Zwischen dem allmählichen und gänzlichen Schliessen der Absperrvorrichtung h wird nun aber bei fester Expansion immer dieselbe Dampfmenge verbraucht, während in Wirklichkeit nur eine kleine Dampfmenge erforderlich ist. Um den hiermit verbundenen Dampfverlust zu verringern, kann noch in das Dampfeinströmrohr b vor der Steuerung des Cylinders eine Absperrvorrichtung (Drehschieber, Drosselklappe o. dgl.) eingeschaltet werden, durch welche der eintretende Dampf bis zu einem beliebigen Grade gedrosselt werden kann, ehe derselbe durch die Absperrvorrichtung h am Austritt ganz verhindert wird. Diese Absperrvorrichtung muss aber so eingerichtet sein, dass sie den Dampfzutritt nicht ganz abschliesst, damit der Cylinder beim Leergang stets mit dem Dampfzuleitungsrohre und den Kesseln in Verbindung bleibt.

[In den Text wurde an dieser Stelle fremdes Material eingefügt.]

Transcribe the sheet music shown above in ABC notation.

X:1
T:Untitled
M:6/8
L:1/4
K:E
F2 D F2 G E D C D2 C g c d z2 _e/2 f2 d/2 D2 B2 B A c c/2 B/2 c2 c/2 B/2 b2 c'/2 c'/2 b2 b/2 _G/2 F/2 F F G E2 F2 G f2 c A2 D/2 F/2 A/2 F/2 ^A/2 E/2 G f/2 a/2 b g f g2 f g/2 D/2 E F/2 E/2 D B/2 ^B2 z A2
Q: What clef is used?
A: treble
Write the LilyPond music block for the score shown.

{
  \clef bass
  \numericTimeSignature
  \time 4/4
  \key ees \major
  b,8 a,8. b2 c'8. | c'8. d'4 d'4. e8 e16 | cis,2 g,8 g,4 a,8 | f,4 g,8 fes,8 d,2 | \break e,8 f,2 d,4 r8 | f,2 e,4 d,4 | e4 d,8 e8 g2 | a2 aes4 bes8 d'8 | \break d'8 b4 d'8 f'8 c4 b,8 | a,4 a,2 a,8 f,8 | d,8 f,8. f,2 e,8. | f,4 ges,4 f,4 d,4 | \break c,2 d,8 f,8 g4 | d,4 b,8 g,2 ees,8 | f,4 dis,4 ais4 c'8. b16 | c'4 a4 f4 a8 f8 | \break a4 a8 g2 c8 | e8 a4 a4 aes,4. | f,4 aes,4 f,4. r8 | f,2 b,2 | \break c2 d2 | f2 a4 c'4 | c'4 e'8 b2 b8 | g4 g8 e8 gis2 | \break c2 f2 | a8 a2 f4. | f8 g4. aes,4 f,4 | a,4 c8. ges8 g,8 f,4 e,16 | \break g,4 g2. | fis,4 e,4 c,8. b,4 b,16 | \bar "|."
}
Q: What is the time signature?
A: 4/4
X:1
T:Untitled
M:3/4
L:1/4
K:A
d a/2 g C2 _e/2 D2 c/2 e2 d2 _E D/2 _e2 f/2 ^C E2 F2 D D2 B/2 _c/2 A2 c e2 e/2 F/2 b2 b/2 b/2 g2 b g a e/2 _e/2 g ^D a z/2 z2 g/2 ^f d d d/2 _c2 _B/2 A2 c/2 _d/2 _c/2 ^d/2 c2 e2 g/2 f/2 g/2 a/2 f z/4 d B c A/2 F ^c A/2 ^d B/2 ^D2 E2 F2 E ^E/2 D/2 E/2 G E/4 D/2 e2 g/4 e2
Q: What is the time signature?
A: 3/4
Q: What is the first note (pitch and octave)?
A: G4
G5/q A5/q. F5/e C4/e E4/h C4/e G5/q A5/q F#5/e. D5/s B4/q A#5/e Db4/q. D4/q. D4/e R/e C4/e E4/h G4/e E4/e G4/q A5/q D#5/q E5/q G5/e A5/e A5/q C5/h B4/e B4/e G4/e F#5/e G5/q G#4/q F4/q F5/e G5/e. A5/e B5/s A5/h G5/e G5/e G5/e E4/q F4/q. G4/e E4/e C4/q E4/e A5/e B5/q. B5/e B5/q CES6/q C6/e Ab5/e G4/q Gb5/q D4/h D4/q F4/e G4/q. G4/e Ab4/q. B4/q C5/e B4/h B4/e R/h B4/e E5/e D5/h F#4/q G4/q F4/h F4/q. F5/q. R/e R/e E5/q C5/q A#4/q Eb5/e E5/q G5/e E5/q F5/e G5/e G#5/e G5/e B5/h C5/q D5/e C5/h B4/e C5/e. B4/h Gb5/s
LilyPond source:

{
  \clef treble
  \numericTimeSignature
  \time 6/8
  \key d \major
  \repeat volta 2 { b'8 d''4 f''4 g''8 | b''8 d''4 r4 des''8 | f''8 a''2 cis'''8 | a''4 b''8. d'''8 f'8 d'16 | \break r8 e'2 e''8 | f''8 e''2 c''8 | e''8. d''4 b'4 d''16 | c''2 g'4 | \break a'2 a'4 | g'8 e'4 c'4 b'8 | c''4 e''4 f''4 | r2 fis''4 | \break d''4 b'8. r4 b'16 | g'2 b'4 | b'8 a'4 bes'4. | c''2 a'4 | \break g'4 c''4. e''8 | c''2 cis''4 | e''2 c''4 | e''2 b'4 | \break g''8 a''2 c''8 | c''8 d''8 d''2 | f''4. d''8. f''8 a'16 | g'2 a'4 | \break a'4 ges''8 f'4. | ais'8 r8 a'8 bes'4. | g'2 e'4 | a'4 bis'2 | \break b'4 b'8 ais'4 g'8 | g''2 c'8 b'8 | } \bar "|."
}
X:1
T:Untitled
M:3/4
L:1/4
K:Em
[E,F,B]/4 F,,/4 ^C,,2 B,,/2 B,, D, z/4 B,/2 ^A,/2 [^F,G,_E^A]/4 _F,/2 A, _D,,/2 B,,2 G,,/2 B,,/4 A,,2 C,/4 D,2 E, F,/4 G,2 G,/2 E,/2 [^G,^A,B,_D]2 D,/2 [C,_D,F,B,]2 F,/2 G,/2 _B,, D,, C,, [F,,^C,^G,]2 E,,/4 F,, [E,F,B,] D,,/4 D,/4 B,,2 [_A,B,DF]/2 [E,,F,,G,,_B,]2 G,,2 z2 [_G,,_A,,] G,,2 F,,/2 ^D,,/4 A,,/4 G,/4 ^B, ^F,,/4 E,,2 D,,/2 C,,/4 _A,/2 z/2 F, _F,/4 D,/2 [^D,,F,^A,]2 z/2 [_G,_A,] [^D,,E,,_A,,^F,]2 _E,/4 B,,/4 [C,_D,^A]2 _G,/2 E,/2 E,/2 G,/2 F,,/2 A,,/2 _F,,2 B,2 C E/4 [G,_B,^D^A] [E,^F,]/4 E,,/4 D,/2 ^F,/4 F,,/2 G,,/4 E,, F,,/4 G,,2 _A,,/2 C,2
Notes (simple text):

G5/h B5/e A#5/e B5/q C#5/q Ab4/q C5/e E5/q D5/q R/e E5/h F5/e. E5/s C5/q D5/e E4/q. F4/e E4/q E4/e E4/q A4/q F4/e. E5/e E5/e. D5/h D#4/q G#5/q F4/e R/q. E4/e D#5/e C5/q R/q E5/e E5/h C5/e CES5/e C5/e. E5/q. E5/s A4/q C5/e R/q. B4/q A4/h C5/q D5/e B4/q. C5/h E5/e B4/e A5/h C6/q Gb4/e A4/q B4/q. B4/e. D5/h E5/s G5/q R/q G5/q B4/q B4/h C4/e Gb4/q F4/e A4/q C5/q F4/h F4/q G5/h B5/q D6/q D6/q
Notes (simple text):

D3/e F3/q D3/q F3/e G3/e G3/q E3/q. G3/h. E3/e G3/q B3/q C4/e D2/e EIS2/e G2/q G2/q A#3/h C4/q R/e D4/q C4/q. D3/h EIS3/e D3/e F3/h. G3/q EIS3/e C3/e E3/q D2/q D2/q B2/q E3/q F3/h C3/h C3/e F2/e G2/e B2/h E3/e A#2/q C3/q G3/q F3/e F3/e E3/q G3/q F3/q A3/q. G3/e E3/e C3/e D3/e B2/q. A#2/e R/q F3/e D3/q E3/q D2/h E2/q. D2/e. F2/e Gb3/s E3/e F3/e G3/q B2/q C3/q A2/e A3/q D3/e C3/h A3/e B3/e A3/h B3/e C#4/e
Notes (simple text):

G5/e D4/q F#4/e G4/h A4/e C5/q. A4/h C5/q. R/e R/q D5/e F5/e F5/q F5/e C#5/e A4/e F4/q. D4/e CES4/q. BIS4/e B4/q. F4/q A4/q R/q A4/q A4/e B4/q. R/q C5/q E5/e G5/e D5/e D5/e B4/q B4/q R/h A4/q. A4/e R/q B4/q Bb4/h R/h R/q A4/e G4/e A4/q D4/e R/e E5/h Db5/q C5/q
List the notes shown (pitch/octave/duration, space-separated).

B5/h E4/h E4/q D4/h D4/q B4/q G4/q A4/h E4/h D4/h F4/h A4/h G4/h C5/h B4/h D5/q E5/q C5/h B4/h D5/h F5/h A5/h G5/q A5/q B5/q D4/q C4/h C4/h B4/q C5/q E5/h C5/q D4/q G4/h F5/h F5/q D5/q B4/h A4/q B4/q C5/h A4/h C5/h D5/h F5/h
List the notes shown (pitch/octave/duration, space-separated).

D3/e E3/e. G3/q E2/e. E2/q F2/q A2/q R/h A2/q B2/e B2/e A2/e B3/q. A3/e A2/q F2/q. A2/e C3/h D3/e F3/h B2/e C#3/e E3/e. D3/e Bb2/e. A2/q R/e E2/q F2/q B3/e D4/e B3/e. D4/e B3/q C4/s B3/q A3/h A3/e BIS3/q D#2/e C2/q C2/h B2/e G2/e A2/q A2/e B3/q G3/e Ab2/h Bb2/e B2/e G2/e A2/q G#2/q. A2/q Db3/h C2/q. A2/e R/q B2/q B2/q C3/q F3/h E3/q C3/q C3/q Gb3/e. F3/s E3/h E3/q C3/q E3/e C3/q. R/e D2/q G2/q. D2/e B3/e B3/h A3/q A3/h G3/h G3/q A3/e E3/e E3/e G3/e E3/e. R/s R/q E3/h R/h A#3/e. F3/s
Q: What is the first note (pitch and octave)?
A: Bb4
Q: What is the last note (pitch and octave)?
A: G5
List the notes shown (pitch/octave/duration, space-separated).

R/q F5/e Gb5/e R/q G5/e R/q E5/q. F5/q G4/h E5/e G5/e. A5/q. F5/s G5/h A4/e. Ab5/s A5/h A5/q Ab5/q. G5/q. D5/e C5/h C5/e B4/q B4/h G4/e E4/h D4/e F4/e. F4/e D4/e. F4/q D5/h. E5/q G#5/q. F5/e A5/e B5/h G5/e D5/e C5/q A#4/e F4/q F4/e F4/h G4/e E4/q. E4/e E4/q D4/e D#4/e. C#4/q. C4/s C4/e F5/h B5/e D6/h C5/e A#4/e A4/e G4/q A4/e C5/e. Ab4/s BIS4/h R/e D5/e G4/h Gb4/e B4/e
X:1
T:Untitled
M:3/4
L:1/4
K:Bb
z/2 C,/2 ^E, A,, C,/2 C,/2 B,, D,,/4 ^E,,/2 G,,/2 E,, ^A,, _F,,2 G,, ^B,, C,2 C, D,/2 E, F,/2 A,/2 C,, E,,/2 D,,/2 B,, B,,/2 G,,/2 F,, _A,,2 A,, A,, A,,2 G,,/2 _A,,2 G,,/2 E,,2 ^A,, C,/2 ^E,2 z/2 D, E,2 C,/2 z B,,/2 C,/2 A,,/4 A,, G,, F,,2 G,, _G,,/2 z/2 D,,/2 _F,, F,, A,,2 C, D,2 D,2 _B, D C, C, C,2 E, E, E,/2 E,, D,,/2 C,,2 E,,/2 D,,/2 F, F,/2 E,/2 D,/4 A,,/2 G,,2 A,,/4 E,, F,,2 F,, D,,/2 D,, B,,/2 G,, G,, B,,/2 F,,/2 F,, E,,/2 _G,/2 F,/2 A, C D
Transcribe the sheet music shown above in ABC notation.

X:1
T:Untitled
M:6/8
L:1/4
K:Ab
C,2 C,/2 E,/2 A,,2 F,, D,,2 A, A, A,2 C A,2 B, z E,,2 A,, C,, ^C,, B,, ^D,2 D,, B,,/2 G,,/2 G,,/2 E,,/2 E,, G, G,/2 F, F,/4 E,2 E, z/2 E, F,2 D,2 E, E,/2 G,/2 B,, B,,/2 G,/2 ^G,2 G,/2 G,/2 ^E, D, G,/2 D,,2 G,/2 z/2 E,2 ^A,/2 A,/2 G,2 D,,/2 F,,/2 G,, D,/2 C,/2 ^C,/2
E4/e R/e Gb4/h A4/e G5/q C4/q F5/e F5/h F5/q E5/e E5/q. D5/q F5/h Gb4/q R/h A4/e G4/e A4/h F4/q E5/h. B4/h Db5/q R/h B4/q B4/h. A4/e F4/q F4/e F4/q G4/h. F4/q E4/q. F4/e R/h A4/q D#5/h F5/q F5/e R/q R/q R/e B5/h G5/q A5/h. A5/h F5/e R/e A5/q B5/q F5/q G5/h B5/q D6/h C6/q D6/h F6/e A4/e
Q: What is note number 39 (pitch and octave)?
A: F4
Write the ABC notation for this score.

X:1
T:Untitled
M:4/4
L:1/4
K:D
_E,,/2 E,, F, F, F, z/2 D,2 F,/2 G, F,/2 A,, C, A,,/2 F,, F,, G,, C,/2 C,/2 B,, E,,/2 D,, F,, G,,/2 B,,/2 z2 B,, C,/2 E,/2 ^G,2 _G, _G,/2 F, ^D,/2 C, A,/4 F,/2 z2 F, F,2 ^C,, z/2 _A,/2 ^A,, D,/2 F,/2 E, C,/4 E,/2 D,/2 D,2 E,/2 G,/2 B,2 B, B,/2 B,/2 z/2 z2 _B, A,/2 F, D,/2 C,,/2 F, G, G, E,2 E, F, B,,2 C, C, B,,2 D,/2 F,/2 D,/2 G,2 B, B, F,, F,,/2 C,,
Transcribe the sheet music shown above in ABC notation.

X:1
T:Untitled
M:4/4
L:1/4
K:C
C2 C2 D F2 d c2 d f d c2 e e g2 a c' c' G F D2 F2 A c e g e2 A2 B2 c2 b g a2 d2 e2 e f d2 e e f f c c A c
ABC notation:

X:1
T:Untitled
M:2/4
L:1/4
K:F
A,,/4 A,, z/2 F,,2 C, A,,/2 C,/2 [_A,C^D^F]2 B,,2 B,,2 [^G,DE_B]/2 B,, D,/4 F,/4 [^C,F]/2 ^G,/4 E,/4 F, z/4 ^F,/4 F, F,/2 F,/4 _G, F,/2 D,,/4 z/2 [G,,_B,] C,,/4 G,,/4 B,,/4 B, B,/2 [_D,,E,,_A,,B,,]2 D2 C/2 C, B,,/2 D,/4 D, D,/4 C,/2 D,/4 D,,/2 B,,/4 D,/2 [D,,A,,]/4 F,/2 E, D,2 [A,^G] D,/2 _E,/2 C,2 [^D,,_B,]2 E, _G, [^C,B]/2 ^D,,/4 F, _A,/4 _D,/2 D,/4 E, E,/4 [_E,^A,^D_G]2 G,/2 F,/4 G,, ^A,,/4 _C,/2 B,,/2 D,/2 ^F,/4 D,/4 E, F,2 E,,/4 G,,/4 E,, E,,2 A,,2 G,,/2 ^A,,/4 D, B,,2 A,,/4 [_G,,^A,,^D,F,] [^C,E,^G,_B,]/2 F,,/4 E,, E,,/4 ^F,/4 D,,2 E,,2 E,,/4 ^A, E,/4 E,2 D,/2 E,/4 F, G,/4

Die Absperrvorrichtungen i und h können in beliebiger Weise durch Hebelverbindungen von dem Maschinenwärter gehandhabt oder auch durch die Einwirkung eines Regulators verstellt werden.

In der Abbildung ist angenommen, dass h und i gleichzeitig geschlossen werden; das Schliessen von i erfolgt aber wegen des kürzeren Hebels schneller als dasjenige von h, so dass, wenn i geschlossen, h noch etwas offen ist.

Sollen mehrere Cylinder in und ausser Betrieb gesetzt werden, so können die Hebel der verschiedenen Absperrvorrichtungen h und i immer leicht so angeordnet werden, dass sie sämmtlich durch einen Handhebel oder ein Handrad oder auch durch die Einwirkung eines Regulators verstellt werden.